I've spent many a night in this house but I never heard the thump of heads of the Sultan's harem rolling down the stairs ... just the thump of tipsy neighbors falling up the stairs!
http://www.nola.com/haunted/harem/hauntings/murder.html
http://www.neworleansghosts.com/haunted_new_orleans.htm
["The Sultan's Massacre" makes a good ghost story, although it doesn't seem to be anything more than that -- a story. Any actual massacre would have been recorded in the newspapers of the day, and the "sultan" would have a name. If I had to pin one on him I'd say it was the Muslim entrepreneur Joseph Saba, who bought 716 Dauphine, along with several other New Orleans properties, after coming to America from Syria in 1886. What with Syria being part of the Ottoman Empire at the time, he could have been considered Turkish, although he wasn't a sultan, and seems to have died of natural causes. - Dave]

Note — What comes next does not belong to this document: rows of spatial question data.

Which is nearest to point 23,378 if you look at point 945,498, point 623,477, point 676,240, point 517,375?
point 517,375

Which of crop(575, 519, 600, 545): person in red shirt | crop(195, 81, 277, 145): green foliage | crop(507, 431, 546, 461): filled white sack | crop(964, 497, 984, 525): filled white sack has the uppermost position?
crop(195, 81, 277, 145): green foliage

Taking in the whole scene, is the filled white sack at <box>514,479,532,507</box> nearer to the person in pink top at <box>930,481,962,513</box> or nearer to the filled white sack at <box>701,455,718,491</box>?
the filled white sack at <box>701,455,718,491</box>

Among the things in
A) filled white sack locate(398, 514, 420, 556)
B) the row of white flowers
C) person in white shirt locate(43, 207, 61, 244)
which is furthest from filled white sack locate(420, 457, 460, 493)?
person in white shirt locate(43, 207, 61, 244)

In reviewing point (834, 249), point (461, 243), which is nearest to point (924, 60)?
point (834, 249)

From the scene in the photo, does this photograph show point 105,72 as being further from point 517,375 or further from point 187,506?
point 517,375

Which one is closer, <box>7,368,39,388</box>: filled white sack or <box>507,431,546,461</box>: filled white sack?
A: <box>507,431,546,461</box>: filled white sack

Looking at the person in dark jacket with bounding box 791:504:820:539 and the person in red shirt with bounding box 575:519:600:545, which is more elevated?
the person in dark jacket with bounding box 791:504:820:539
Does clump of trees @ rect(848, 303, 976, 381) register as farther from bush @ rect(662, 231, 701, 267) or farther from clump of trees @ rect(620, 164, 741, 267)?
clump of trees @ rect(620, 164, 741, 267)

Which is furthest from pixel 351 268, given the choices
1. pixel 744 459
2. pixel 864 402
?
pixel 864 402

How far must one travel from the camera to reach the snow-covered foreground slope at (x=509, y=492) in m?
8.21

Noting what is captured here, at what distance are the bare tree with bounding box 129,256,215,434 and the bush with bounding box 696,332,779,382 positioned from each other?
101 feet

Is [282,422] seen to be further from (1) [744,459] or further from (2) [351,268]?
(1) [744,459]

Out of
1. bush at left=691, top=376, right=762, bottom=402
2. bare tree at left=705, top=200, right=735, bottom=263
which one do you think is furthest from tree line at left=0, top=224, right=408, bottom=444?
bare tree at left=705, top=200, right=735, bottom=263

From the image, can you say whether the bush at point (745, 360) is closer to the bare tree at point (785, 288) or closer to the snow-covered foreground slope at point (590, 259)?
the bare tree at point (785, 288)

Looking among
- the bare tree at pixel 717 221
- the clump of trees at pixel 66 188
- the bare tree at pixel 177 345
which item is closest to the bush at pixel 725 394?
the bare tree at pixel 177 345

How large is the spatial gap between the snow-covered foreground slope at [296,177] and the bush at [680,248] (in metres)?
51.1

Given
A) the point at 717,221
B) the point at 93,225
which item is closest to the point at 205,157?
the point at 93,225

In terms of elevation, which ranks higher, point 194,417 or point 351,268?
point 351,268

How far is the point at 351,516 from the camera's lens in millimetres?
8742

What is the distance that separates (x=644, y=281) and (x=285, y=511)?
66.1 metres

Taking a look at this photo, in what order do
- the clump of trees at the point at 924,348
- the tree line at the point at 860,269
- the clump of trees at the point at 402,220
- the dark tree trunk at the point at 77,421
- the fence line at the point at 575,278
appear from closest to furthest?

Anyone who has spent time in New Orleans knows there is no other place quite like it. It creates an atmosphere that is almost mind-altering, with the close, sultry, earthy air (no air conditioning in those days) and the curious, intimate stillness that occasionally occurs as in this photo, streets deserted with no signs of life except a bit of trash lying in the gutter. Where is everybody? They are inside and there lies the inspiration for the imagination. Especially intriguing are the rooms behind the real, fully functional shutters, open to air, closed to rain. Are the people within just trying to stay cool with overhead fans, are they cooking spicy, savory red beans and rice, are they making crazy love, sipping sweet tea and sampling pralines, listening to Louis Armstrong on the Victrola? I am transported back there by this so-accurate portrayal of a New Orleans street to where I can smell the smells and feel the surrounding humanity close, but unseen. Thank you Shorpy. As we know, you can leave New Orleans but New Orleans NEVER leaves you.
There is nothing more iconically New Orleans than lacy ironwork balconies and long shuttered windows. I'm so in love with this image!
Does anyone know if this building still exists? I'm from Oregon, but I've always loved New Orleans and will be back soon to visit. I'd love to put this gem on my list of places to see if it's there!
One last question - is it because of potential flooding that the home appears to be built one story above the street entry level? Do those lower floors get used at all, or are they essentially a basement?